As to the second prong, the existence of a statutory factor, the trial court determined: (1) Mother abandoned the children for a period of at least 90 days; (2) Mother, for a period of not less than six months, continuously failed to provide essential parental care and protection for the children, and there is no reasonable expectation of improvement, considering the age of the children; and (3) Mother, for reasons other than poverty alone, continuously failed to provide essential food, clothing, shelter, medical care, or education reasonably necessary and available for the children's wellbeing, and there is no reasonable expectation of improvement in her conduct in the immediately foreseeable future, considering the age of the children.
Finally, as to the third prong, the trial court determined termination to be in the children's best interest. In reaching this conclusion, the trial court found that Mother had made insufficient efforts for it to conclude it was in the children's best interest to reunify within a reasonable period of time; CHFS made reasonable efforts and rendered all reasonable services toward reunification; the children have improved while in foster care and will likely continue to improve if termination is granted; and Mother failed to provide financial support.
The trial court entered a judgment terminating Mother's parental rights in accordance with its findings and conclusions. This appeal timely followed.
STANDARD OF REVIEW
The trial court's findings of fact are subject to the clearly erroneous standard of review. CR 52.01. Accordingly, we give great deference to the trial court's findings of fact and will only set them aside if the record is devoid of substantial evidence to support them. D.G.R. v. Commonwealth, Cabinet for Health and Family Servs., 364 S.W.3d 106, 113 (Ky. 2012). Application of the law to the facts we review de novo. Id.
Kentucky Rules of Civil Procedure.
ANALYSIS
Our review of this matter is hindered by the fact Appellant's brief raises no claims of error, as well as counsel's express assertion that there are no meritorious issues. In lieu of raising claims, counsel requests that the Court independently review the matter.
In A.C. v. Cabinet for Health and Family Services, 362 S.W.3d 361 (Ky. App. 2012), this Court held that Anders style no-merit briefs are permissible in certain TPR appeals and established a procedure for counsel to follow in such cases. Herein, Mother's counsel did not comply with the dictates of A.C. as he failed to file a motion to withdraw as counsel and, thereby, advise the Court of his conclusion the appeal was wholly frivolous. Id. at 371. As a result of this failure, Mother was not afforded the opportunity to file a supplemental brief.

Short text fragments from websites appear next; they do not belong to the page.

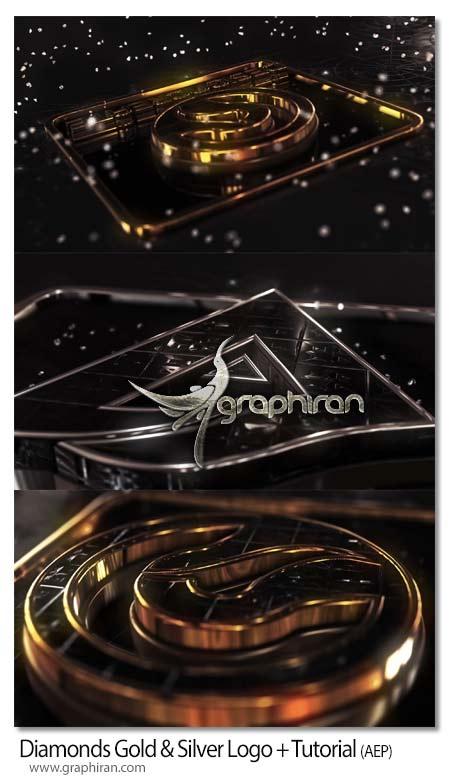پروژه افتر افکت لوگوی طلایی و نقره ای 3 بعدی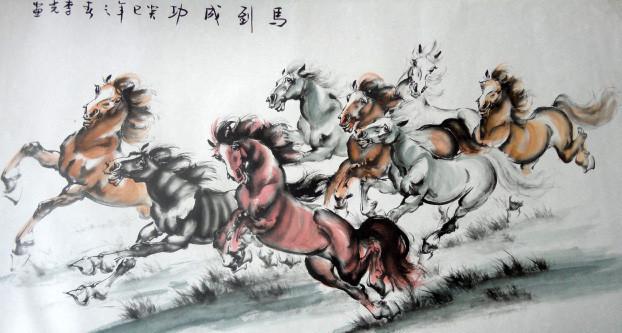 Feliz Año del Caballo de Madera ORIENTAL-font-b-ASIAN-b-font-ART-CHINESE-font-b-WATERCOLOR-b-font-font-b-PAINTING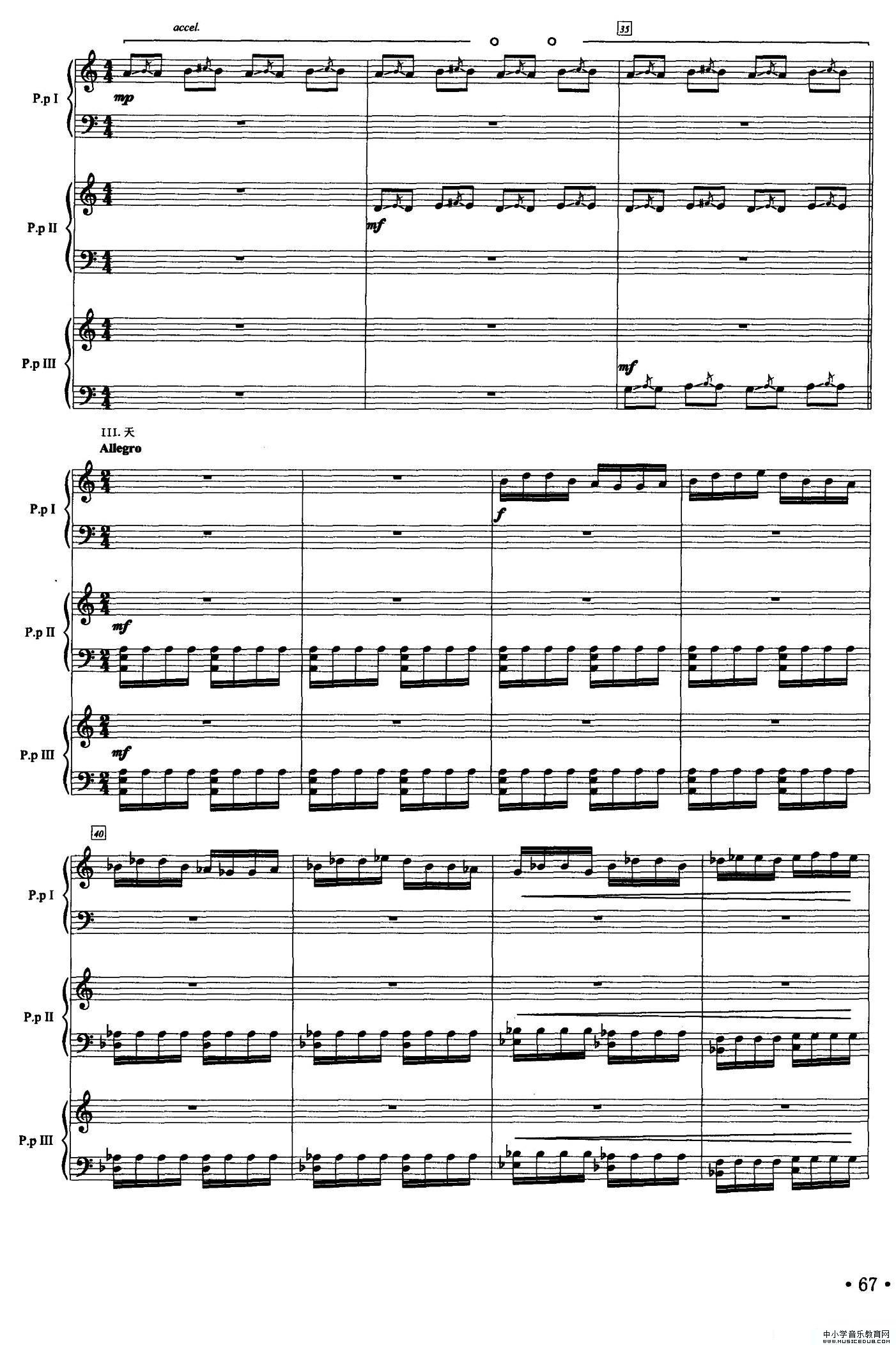 天际素描(三重奏、五线谱)6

Anders v. California, 386 U.S. 738, 87 S.Ct. 1396, 12 L.Ed.2d 493 (1967). --------
Based on counsel's failure to raise any claims or to adhere to the procedures to properly utilize an Anders brief, it would be within this Court's discretion to forego further analysis. However, given the significant rights at issue, we have opted to independently review the record for nonfrivolous grounds justifying reversal. Id. at 372.
Upon review, we conclude the trial court erred in respect to its findings that Mother had wholly failed to pay her ordered child support and that she was almost $2,000 in arrearage. Mother's uncontroverted testimony was that she paid a portion the child support payments, and CHFS's evidence supports this assertion. However, despite this error, the trial court's determinations that (1) the children have been adjudged neglected; (2) Mother has failed to provide parental care and protection for a period of at least six months with no reasonable expectation of change in the foreseeable future; and (3) termination is in the children's best interest, are amply supported by the record. Accordingly, the requirements of KRS 620.090 have been met, and there is no valid basis for relief from the termination judgments.
CONCLUSION
Therefore, and for the foregoing reasons, the orders of the Oldham Circuit Court terminating Mother's parental rights are AFFIRMED.